- _AVAILABLE RECORDS_:

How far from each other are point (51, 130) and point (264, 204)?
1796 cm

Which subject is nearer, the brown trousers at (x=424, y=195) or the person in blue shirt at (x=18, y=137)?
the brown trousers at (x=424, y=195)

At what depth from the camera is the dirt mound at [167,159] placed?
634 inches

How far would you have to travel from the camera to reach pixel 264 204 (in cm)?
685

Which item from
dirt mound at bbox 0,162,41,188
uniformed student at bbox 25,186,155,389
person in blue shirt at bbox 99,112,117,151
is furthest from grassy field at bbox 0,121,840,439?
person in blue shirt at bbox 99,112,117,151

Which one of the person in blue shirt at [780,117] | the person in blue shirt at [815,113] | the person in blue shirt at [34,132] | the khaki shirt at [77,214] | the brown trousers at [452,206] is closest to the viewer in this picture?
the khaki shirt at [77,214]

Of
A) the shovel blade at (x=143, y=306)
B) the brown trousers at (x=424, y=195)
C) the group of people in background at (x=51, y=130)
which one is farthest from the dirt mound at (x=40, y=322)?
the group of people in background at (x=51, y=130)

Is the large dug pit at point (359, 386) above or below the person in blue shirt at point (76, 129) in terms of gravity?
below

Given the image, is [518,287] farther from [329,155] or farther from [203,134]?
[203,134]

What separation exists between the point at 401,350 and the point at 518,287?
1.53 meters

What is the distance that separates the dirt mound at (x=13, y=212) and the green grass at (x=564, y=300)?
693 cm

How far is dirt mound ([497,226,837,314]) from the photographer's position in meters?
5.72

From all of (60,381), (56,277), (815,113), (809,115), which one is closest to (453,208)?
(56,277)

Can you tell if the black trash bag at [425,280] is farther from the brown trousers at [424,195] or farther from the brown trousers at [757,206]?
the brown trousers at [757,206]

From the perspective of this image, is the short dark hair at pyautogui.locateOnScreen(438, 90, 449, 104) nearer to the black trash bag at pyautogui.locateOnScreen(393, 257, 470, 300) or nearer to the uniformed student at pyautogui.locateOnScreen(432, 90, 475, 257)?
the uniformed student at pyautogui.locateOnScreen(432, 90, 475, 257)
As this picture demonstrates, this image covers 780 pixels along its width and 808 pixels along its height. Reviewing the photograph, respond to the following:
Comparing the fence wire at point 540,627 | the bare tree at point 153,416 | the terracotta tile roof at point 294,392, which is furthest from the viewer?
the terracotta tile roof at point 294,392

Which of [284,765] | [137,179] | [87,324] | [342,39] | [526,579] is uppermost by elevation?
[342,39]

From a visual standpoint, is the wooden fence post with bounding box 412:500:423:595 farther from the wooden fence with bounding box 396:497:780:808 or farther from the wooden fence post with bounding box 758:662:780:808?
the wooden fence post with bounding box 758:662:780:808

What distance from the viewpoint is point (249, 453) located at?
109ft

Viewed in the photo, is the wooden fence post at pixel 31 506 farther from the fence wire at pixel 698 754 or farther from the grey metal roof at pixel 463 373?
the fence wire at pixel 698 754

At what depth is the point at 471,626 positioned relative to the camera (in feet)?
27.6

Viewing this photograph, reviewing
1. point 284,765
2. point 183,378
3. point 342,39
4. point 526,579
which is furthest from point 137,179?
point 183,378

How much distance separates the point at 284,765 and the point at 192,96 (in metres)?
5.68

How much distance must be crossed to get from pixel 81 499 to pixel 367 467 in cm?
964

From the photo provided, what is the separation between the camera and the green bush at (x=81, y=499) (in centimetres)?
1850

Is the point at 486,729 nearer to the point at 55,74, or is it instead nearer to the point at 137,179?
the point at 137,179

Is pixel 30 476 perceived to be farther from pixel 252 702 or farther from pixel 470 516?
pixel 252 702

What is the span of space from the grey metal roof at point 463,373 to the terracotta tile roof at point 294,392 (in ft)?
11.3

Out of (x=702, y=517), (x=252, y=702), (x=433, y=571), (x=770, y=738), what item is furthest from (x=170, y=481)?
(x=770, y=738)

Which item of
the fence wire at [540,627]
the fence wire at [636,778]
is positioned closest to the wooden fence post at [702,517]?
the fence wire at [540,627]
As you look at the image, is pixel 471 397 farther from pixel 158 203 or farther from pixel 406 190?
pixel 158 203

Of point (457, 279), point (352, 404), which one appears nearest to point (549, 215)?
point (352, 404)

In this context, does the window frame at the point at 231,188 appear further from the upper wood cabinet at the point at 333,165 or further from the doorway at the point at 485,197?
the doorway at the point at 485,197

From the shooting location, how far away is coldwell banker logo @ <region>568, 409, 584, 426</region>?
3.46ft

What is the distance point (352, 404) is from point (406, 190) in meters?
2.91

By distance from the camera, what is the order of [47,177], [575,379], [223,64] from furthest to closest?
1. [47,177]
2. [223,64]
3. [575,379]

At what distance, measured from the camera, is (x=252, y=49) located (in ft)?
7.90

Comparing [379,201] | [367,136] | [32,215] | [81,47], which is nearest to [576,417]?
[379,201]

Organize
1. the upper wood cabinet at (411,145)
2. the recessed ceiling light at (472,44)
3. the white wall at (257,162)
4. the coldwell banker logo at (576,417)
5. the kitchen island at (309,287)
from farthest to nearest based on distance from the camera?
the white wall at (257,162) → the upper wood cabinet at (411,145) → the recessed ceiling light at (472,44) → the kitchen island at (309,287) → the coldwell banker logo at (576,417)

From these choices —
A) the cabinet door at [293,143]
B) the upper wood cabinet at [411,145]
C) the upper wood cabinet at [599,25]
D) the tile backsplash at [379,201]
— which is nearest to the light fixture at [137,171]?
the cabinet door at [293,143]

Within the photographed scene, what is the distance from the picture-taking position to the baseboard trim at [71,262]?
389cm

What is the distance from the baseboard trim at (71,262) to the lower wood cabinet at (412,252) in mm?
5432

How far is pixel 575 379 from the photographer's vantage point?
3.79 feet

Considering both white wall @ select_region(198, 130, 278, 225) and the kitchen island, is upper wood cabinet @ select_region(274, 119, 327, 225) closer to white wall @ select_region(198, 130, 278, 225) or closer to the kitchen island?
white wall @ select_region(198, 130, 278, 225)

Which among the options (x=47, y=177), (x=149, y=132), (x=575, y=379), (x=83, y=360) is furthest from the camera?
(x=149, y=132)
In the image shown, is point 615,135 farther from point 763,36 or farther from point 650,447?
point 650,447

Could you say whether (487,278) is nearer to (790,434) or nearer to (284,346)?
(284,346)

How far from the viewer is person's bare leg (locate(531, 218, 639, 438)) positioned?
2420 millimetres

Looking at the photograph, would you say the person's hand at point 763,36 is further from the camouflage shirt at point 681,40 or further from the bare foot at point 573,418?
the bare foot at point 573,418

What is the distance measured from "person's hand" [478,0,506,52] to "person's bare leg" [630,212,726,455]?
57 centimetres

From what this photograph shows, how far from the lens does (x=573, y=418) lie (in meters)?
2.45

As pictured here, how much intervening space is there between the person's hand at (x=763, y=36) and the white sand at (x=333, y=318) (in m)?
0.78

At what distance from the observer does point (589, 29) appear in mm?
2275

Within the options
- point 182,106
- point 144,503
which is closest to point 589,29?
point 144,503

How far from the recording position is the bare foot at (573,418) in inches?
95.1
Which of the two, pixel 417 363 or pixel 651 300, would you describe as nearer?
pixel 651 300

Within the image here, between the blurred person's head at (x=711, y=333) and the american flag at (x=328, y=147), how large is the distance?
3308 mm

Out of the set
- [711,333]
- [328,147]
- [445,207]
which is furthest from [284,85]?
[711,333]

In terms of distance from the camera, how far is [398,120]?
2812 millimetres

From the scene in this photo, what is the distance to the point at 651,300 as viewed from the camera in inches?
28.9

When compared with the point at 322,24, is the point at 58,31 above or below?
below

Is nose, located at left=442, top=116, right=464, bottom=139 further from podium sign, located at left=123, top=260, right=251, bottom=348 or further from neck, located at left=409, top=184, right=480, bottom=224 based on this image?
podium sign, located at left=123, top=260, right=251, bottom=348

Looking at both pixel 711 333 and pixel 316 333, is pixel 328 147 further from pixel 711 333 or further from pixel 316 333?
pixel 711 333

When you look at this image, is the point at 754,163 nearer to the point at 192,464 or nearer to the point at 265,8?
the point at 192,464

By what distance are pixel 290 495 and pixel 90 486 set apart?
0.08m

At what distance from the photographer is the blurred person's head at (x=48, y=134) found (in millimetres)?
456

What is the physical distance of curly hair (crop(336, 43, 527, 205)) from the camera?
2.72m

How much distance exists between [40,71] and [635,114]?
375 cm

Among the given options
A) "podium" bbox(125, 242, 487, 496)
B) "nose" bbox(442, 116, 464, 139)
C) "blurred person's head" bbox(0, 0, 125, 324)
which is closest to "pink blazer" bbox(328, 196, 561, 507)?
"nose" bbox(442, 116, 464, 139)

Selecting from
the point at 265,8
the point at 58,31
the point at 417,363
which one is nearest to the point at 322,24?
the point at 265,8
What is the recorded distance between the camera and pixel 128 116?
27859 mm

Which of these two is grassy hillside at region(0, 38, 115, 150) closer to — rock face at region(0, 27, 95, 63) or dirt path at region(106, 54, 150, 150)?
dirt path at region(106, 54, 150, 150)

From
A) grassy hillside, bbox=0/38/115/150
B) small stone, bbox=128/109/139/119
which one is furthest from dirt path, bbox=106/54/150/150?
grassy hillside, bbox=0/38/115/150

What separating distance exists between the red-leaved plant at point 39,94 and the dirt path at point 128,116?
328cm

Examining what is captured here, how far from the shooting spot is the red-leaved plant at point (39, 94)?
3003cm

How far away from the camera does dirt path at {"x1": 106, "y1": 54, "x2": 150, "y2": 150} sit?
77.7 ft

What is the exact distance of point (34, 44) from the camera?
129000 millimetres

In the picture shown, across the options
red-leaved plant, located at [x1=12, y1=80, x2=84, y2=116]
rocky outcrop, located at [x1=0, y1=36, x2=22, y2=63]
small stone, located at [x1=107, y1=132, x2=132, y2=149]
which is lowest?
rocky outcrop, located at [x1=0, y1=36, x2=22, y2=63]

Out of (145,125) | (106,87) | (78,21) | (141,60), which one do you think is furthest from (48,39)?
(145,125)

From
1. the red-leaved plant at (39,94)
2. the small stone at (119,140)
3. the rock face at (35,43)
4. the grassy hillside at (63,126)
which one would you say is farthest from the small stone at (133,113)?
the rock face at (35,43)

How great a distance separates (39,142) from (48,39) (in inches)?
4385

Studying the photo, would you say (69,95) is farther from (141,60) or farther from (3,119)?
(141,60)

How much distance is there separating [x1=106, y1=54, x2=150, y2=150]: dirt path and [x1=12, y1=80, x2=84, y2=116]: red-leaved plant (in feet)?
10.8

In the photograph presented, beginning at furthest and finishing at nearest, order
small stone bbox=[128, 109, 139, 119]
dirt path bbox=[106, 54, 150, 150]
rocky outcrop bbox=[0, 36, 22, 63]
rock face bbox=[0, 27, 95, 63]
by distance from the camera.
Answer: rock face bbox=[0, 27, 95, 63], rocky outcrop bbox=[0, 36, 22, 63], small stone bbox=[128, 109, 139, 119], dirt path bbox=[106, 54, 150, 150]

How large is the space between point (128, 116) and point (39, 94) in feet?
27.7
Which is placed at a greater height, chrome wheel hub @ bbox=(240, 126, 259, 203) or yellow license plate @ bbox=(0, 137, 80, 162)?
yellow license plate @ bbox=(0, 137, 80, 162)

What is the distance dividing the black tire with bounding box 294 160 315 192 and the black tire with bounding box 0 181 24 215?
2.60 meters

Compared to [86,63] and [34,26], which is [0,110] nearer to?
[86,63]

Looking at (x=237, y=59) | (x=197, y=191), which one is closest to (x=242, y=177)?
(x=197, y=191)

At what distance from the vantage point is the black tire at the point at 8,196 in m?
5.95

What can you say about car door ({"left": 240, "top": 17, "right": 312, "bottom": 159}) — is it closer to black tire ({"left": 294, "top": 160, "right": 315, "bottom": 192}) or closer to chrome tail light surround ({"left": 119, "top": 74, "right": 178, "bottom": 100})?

- _WHAT IS NEEDED_: Express the rows above, from the start of the rows through the line containing "1.53 meters" inclusive, as a numbered list with the blank lines omitted.

- _EXERCISE SOLUTION_:
1. How far from each other are point (51, 130) and point (264, 204)?
2. 1796 cm
3. Which subject is nearer, the brown trousers at (x=424, y=195) or the person in blue shirt at (x=18, y=137)?
4. the brown trousers at (x=424, y=195)
5. At what depth from the camera is the dirt mound at [167,159] placed?
6. 634 inches
7. How far would you have to travel from the camera to reach pixel 264 204 (in cm)?
8. 685
9. Which item from
10. dirt mound at bbox 0,162,41,188
11. uniformed student at bbox 25,186,155,389
12. person in blue shirt at bbox 99,112,117,151
13. is furthest from grassy field at bbox 0,121,840,439?
14. person in blue shirt at bbox 99,112,117,151
15. Which one of the person in blue shirt at [780,117] | the person in blue shirt at [815,113] | the person in blue shirt at [34,132] | the khaki shirt at [77,214] | the brown trousers at [452,206] is closest to the viewer in this picture?
16. the khaki shirt at [77,214]
17. Of
18. A) the shovel blade at (x=143, y=306)
19. B) the brown trousers at (x=424, y=195)
20. C) the group of people in background at (x=51, y=130)
21. which one is farthest from the dirt mound at (x=40, y=322)?
22. the group of people in background at (x=51, y=130)
23. Is the large dug pit at point (359, 386) above or below the person in blue shirt at point (76, 129) in terms of gravity?
24. below
25. Given the image, is [518,287] farther from [329,155] or farther from [203,134]?
26. [203,134]
27. What separation exists between the point at 401,350 and the point at 518,287?
28. 1.53 meters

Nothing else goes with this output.